* Records supplied:

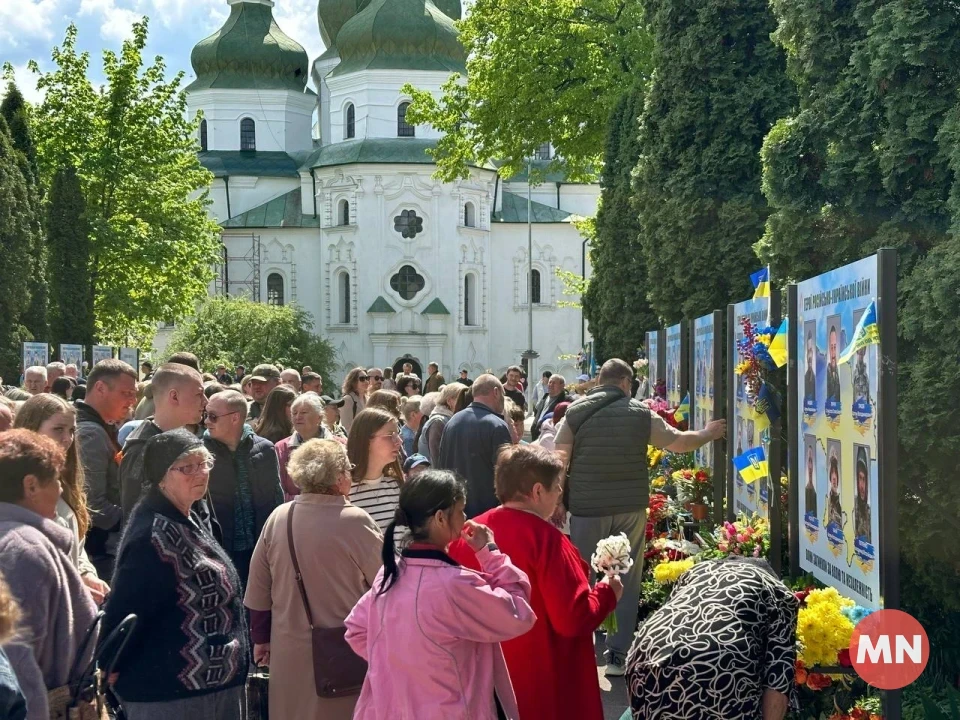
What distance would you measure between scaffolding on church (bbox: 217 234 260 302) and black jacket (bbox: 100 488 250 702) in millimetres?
61367

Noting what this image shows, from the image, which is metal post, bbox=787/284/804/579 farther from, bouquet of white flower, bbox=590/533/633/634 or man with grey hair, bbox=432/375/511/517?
man with grey hair, bbox=432/375/511/517

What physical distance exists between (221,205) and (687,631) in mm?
66480

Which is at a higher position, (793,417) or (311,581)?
(793,417)

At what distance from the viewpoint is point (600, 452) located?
31.3ft

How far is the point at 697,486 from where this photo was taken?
36.4 feet

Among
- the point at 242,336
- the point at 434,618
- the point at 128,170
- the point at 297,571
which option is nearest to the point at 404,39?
the point at 242,336

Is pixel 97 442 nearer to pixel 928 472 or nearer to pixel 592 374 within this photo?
pixel 928 472

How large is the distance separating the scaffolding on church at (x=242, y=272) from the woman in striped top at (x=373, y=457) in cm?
5930

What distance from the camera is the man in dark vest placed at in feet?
31.3

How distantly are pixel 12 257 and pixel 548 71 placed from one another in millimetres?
11544

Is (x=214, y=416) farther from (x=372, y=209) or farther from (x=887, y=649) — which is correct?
(x=372, y=209)

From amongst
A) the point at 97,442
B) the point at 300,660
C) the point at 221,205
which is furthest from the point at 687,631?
the point at 221,205

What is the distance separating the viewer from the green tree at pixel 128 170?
133 ft

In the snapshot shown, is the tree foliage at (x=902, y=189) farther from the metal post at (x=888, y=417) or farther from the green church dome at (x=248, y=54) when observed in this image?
the green church dome at (x=248, y=54)
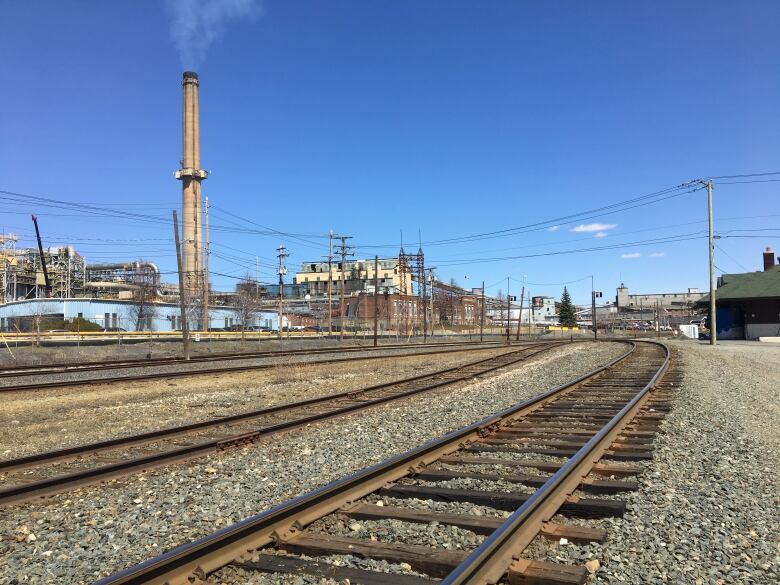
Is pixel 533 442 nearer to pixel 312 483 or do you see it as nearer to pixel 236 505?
pixel 312 483

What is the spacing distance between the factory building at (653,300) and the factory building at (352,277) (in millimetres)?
60696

* Required work: Quote the entries word for word, beginning at the line that contains "What is the distance" and continuing through the end of the entries. Leave the pictures out.

* Exercise result:
What is the distance separating the viewer from the green tree at pixel 128 170?
133 ft

In the snapshot shown, is the tree foliage at (x=902, y=189) farther from the metal post at (x=888, y=417) or farther from the green church dome at (x=248, y=54) when observed in this image?
the green church dome at (x=248, y=54)
Is pixel 533 442 nearer to pixel 312 483 or do you see it as nearer to pixel 236 505?
pixel 312 483

What is the spacing distance between the factory building at (653,300) and the factory building at (352,277) (in millimetres)?
60696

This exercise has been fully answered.